Un changement de régime qui a affolé les médias britanniques : il serait désormais pratiquement impossible de trouver une bonne baguette à Paris. Des craintes, semble-t-il, un tantinet exagérées par rapport à la réalité.
Des queues devant les boulangeries ? Le 7 et 8 août, plusieurs titres britanniques publient des articles au ton alarmiste. "La France craint une pénurie de pains après que les boulangers ont été autorisés à partir en vacances", titre le Télégraph. "Pourquoi trouver une baguette à Paris sera difficile", lui emboîte The Local. "L’odeur de la baguette flottant dans les rues fait partie intégrante de la vie parisienne. Mais les habitants doivent affronter un vrai cauchemar cet été : une pénurie de pains", écrit carrément le Daily Mail.
Certains n’hésitant pas à illustrer leur article avec des photos de Parisiens faisant la queue devant une boulangerie. Mais, côté déontologie, ce n’est pas vraiment ça, comme l’a repéré Buzzfeed. La photo choisie par le Telegraph date de 2012 et montre en réalité la boulangerie de Sébastien Mauvieux, deux jours après qu’il a remporté le prix de la Meilleure Baguette de Paris.

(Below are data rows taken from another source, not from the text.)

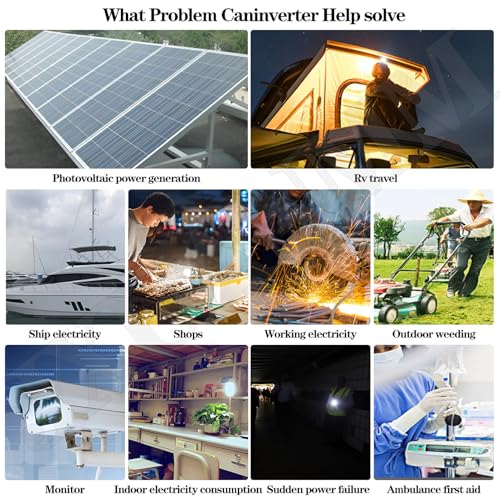 What Problem Caninverter Help solve

Photovoltaic power generation

Rv travel

Ship electricity

Shops

Working electricity

Outdoor weeding

Monitor

Indoor electricity consumption

Sudden power failure

Ambulance first aid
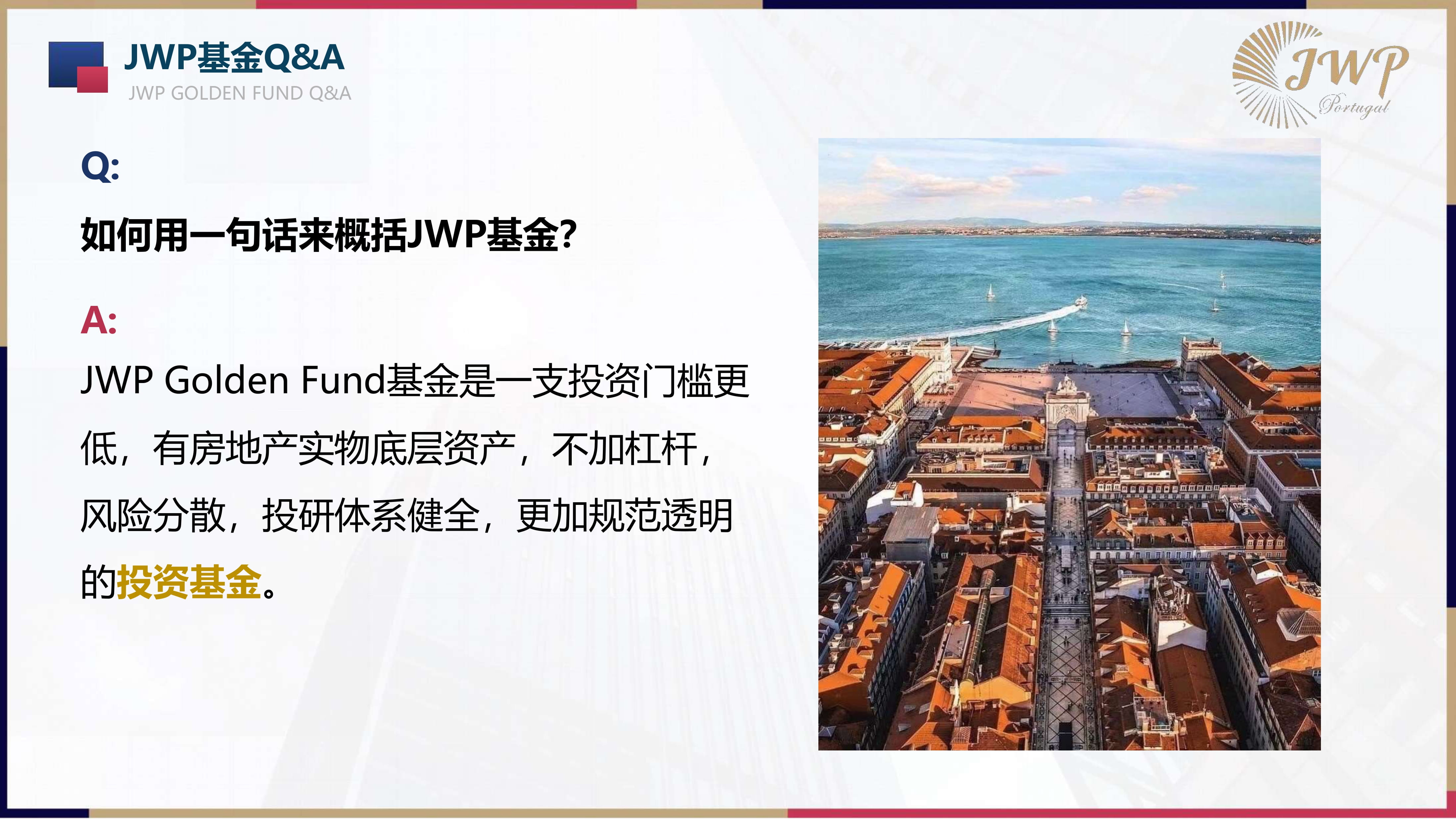 JWP基金Q&A
JWP GOLDEN FUND Q&A

JWP
Portugal

Q:
如何用一句话来概括JWP基金?

A:
JWP Golden Fund基金是一支投资门槛更低，有房地产实物底层资产，不加杠杆，风险分散，投研体系健全，更加规范透明的投资基金。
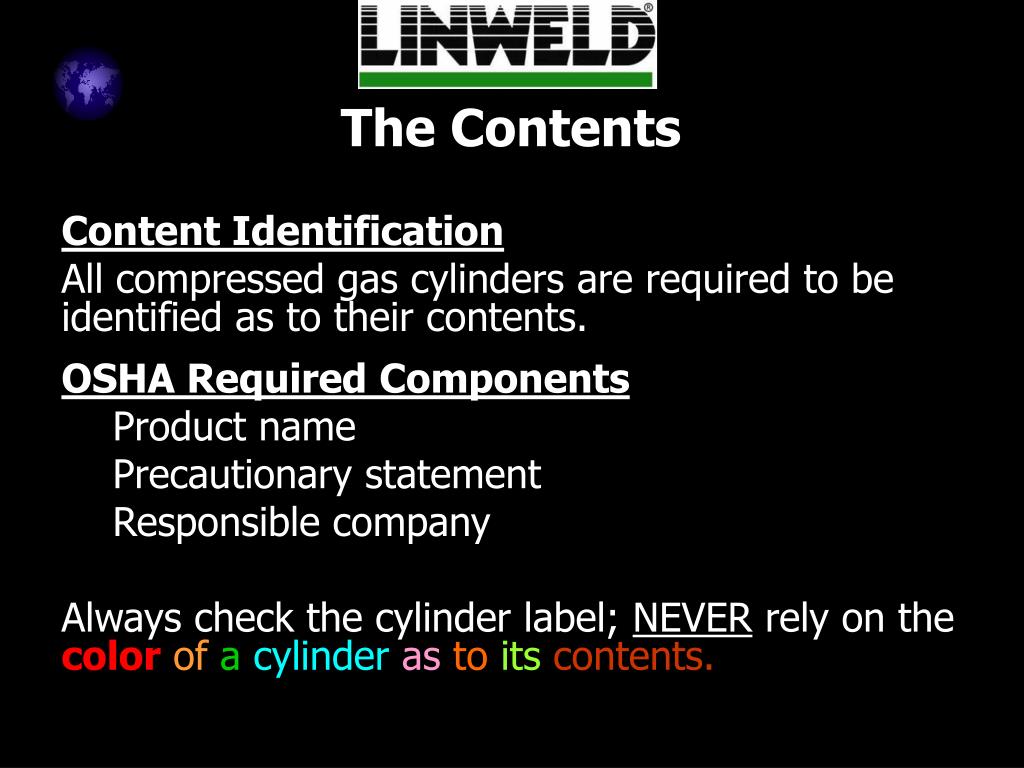 LINWELD®

The Contents

Content Identification

All compressed gas cylinders are required to be identified as to their contents.

OSHA Required Components

Product name

Precautionary statement

Responsible company

Always check the cylinder label; NEVER rely on the color of a cylinder as to its contents.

"Beaucoup ne sont même pas au courant du décret". Si l’iconographie laisse donc à désirer, qu’en est-il du fond de l’affaire ? A en croire, Dominique Anract, le président de la Chambre professionnelle des artisans boulangers de Paris, toute cette histoire est très exagérée. Il dénonce même "un coup médiatique qui ne nous arrange pas trop" et explique : "lorsque nous avons été mis au courant du décret, nous en avons informé les boulangers en leur disant que l’on comptait sur leur professionnalisme pour cet été".
"Il n’y a pas plus de pénurie cette année que les autres années", dit-il encore, "les boulangers s’arrangent entre eux, il y a un doublage et pour tout vous dire, certains ne sont même pas au courant du changement de régime et ont gardé leurs habitudes en restant dans leur groupe, soit juillet soit août".
Le week-end du 15 août, décisif. Reste que cette année, il n’y a aucun chiffre pour étayer cette absence de pénurie puisque les boulangers ne sont plus tenus de déposer leurs dates de congés. Et si la Chambre professionnelle des Boulangers n’a encore reçu aucune plainte de particuliers, il reste un passage plus difficile à négocier : le week-end du 15 août. "C’est vrai que ce sera plus compliqué sur ce week-end", reconnaît Dominique Anract, "mais comme toutes les autres années et sur les 1.060 boulangeries que comptent la capitale, il en restera un bon paquet d’ouvert", promet-il, avant de prédire un très bon chiffre d’affaires à ces boulangeries.